Che tu lo voglia o no, sei diventato
un punto di riferimento; negli anni, leggendoti, ho imparato a pormi
delle domande e non dare nulla per scontato, riesco ancora ad
incazzarmi e a commuovermi.
Caro Massimo, sono stanco di essere
solo. Per questo ti scrivo.
Scusami, se ti scrivo un po' troppo
spesso. Ma sono sola, nessuno si ricorda più di me.
Troppo silenziosa, a leggerti per
tutti questi anni senza scriverti quanto mi abbiano fatto compagnia
l'impeto, la coerenza, il veleno, il dubbio, la poesia, la
dissolutezza, le albe, i fuochi e la tenerezza... Ma c'ero, magari in
giro per il mondo ma sono sempre stata al tuo fianco. Non ti perdo.
Non lo so perché ti scrivo. Forse
come al fratello che non ho mai avuto.
Chi te lo fa fare? Scrivere, farti
insultare, farti fraintendere. Tanto, nessuno salva nessuno. Nessuno
capisce nessuno. Io non voglio più avere bisogno di nessuno.
Che ne sanno, quanto costa la
dignità. Chiedere senza umiliarsi. Rinunciare. Accettare. Chi è
debole ha sempre torto, è sempre sul punto di farsi cancellare.
Non lo so a cosa m'aggrappo ormai.
Al relitto che sono...
Il tuo articolo mi ha provocato un
profondo turbamento, per cosa dice, per come lo dice. Grazie per il
tuo coraggio, anche se oggi vivrò con un grosso groppo in gola.
Ti rileggo, mi stupisco, piango e l'inquietudine mi prende... solo quello che scrivi tu riesce a trafiggermi e a crearmi sensazioni incredibili, anche fisicamente le percepisco dal cuore alla pancia...
Ti rileggo, mi stupisco, piango e l'inquietudine mi prende... solo quello che scrivi tu riesce a trafiggermi e a crearmi sensazioni incredibili, anche fisicamente le percepisco dal cuore alla pancia...
Se non era per te, non avrei mai
avuto il coraggio di spiccare il volo e cercare un'altra vita in un
altro posto...
Non ho mai trovato il coraggio di
dirtelo, ma l'incontro con te mi ha cambiato la vita. Ed era una vita
che finiva, un momento troppo brutto...
Tu fai compagnia alla gente, ecco
quello che fai. Ed è una piccola, grande cosa che spinge le persone
a leggerti. Per questo pensaci bene, quando dici che vuoi smettere di
scrivere.
Non ti perdono per avere riaperto le
mie ferite. Però ti scrivo...
In un modo o nell'altro, nei miei
momenti neri torno sempre qui.
Li conosco i momenti di vuoto,
quando niente ha importanza, ecco perché ti ho scritto. Perché tu
con le tue parole hai riempito e riempi i miei.
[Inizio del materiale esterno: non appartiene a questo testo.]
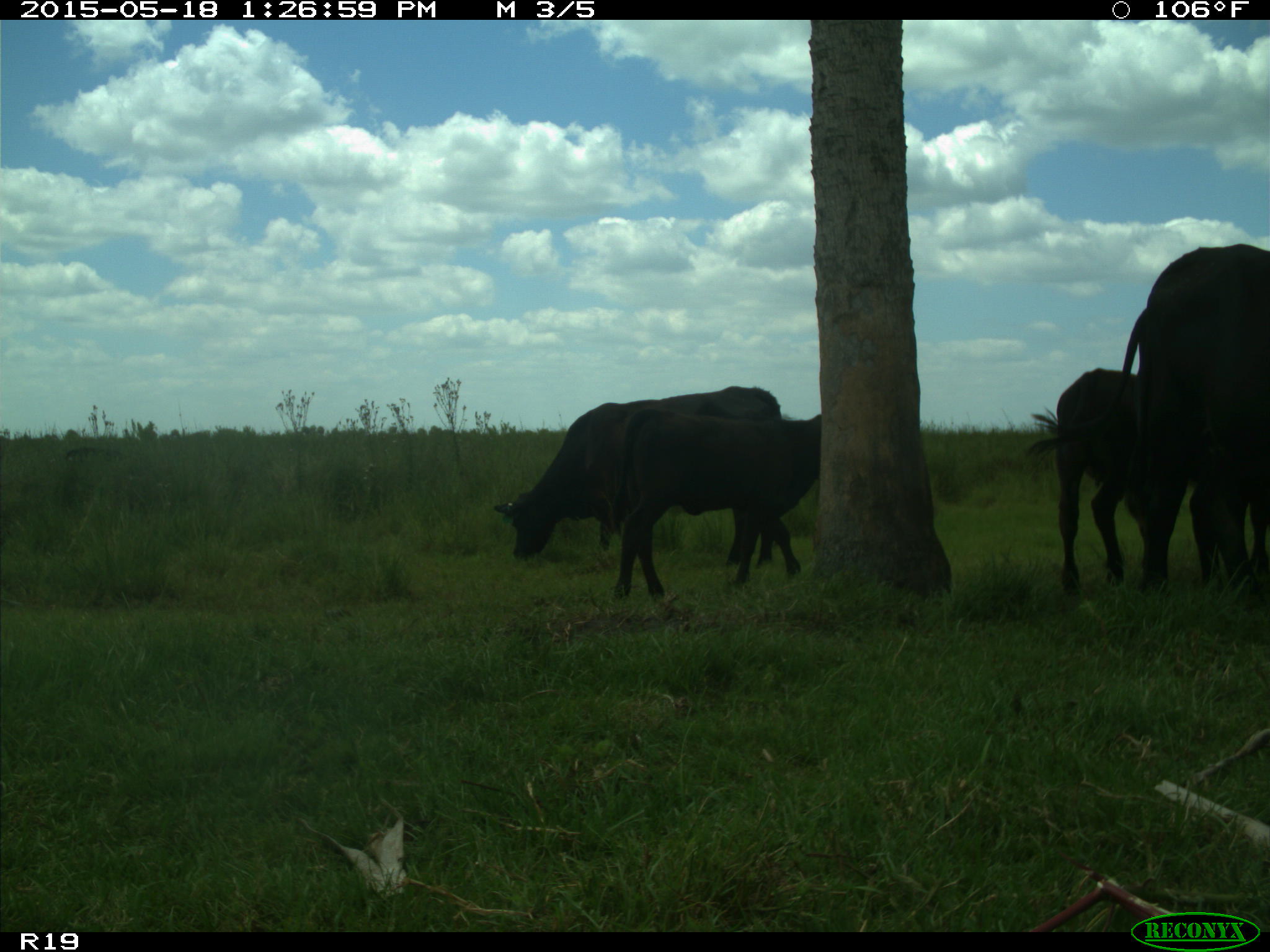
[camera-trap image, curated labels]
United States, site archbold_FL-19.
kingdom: Animalia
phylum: Chordata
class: Mammalia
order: Artiodactyla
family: Bovidae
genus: Bos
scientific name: Bos taurus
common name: domestic cow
Bos taurus (domestic cow).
Ti prego non mollare. Io ho trovato
un amico che sa dare voce al mio sentire confuso. Non mollare.
Continua, perchè la compagnia che
mi offri riempe i vuoti miei, continua a stendere lenzuola di parole.
Ti aspetto ogni giorno, non importa
con cosa: un articolo, un racconto, una poesia... Ti aspetto.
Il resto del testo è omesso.